» Texte fourni
Première chose à savoir avant de vendre un terrain agricole loué sans bail pour votre projet immobilier : l'absence de bail rural écrit ne signifie pas forcément, comme nous venons de le voir, l'absence totale de bail, peu importe la durée. En effet, un bail agricole peut très bien avoir été conclu oralement entre le propriétaire et l'exploitant. Il a alors la même valeur qu'un bail écrit dès lors que l'activité agricole est avérée sur les terres.

L'existence d'un bail verbal peut être prouvée par différents éléments comme :

  • Des témoignages de voisins ou de proches ayant connaissance de l'accord oral.

  • Des traces de paiement de fermage, même en nature (parts de récolte par exemple).

  • Des factures ou devis au nom de l'exploitant pour des travaux sur les terres.

Les juges ont ainsi pu reconnaître des baux ruraux verbaux dans différentes affaires récentes. Par exemple, la Cour d'appel de Nancy a considéré en 2019 que des terres exploitées depuis plus de 9 ans sans contrat écrit relevaient bien d'un bail rural verbal opposable au propriétaire (CA Nancy, ch. 3 civ. 26 nov. 2019, n°18/01579).

» Données fournies

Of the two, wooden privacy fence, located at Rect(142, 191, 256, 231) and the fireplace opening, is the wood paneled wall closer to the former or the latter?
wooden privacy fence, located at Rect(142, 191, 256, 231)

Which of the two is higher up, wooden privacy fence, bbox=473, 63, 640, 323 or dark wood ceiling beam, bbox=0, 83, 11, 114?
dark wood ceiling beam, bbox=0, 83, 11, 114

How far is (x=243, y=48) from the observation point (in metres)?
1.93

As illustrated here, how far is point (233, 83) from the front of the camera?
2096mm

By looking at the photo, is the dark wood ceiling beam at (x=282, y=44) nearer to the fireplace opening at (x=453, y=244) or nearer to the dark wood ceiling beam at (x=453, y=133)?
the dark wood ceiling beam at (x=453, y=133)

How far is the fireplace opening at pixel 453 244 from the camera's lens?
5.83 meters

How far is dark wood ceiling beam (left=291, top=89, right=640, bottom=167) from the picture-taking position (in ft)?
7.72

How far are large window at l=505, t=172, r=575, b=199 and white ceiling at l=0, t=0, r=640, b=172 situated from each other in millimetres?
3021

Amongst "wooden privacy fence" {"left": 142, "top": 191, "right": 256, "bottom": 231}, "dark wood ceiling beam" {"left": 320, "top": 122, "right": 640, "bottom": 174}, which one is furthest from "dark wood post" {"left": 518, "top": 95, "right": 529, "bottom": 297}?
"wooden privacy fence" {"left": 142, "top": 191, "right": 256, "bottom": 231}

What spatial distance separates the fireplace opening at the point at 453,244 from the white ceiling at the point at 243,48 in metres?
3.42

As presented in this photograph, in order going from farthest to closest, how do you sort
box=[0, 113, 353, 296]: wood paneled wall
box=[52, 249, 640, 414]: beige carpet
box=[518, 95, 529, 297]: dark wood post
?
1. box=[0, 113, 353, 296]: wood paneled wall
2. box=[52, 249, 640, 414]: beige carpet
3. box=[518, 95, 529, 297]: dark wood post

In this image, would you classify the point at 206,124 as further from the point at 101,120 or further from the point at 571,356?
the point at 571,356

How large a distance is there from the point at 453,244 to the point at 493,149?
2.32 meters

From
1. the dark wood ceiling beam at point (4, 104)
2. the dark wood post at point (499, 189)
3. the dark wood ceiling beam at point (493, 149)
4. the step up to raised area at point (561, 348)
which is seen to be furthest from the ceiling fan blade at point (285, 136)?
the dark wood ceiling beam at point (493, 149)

* * *

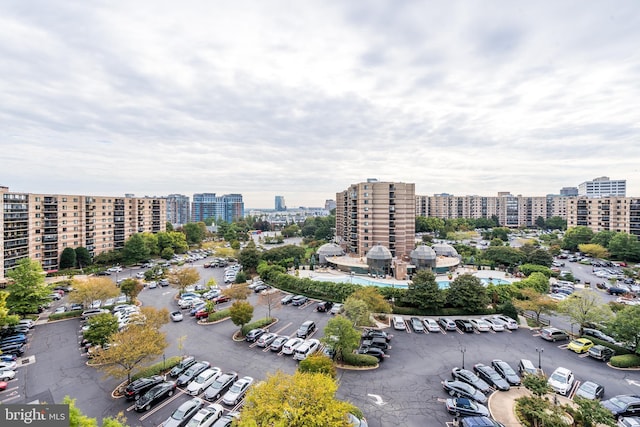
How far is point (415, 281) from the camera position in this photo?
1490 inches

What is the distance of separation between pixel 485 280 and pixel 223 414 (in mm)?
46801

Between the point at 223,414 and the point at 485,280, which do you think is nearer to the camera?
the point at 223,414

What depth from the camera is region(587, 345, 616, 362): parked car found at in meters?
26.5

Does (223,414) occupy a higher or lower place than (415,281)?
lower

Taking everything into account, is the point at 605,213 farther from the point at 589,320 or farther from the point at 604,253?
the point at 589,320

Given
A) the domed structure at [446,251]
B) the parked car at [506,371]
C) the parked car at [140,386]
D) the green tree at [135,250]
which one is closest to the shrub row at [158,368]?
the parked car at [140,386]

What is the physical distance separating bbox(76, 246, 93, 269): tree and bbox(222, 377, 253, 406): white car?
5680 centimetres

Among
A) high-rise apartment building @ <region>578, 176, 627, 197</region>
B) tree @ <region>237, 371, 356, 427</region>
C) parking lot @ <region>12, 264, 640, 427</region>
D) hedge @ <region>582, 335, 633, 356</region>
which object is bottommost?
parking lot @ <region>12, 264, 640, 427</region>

» Vos tâches
1 > Relevez, dans le texte sur le bail rural verbal, chacun des éléments cités comme moyens de prouver l'existence d'un bail verbal.
2 > D'après le texte sur le bail rural verbal, depuis combien de temps les terres étaient-elles exploitées sans contrat écrit dans l'affaire jugée à Nancy en 2019 ?
3 > Poursuivez le texte sur le bail rural verbal à partir de sa dernière phrase.

» Réponses par tâche
1 >
- Des témoignages de voisins ou de proches ayant connaissance de l'accord oral.
- Des traces de paiement de fermage, même en nature (parts de récolte par exemple).
- Des factures ou devis au nom de l'exploitant pour des travaux sur les terres.

2 > Depuis plus de 9 ans.

3 >
Une convention de mise à disposition peut être requalifiée en bail rural

Il faut se montrer extrêmement vigilant quant au risque de requalification judiciaire en bail rural de certaines conventions censées n'être qu'une simple mise à disposition des terres. C'est le cas notamment d'un prêt à usage ou commodat, qui sera requalifié en bail dès lors qu'un paiement, aussi symbolique soit-il, est effectué par le locataire au propriétaire. La requalification menace également une vente d'herbe sur pied lorsque celle-ci se renouvelle d'année en année, les tribunaux pouvant alors y voir un bail rural déguisé.

Un autre piège à éviter est de conclure une convention avec la SAFER (Société d'aménagement foncier et d'établissement rural) pour une durée supérieure à 6 ans. Au-delà de ce délai, la jurisprudence considère qu'un véritable droit au renouvellement du bail, assimilable à un bail rural classique, naît au profit du locataire qui bénéficiera ainsi d'un droit de préemption en cas de vente des terres par le propriétaire.

Il faut être très prudent lorsqu'on souhaite mettre à disposition ses terres hors du statut du fermage. Le mieux est de sécuriser la situation avec un contrat adapté et en respectant les conditions légales. Autant de précautions pour bien savoir comment vendre un terrain agricole.

Les cas où il est possible de vendre sans l'accord du locataire

Même en présence d'un bail rural, écrit ou non, vous avez la possibilité de vendre votre terrain agricole sans l'accord préalable du locataire dans certains cas bien précis. 

La vente d’un terrain agricole à un descendant

Si vous vendez à un descendant (enfant, petit-enfant) qui souhaite s'installer comme agriculteur et exploiter lui-même les terres pendant au moins 9 ans, alors vous pouvez vendre sans l’accord du locataire.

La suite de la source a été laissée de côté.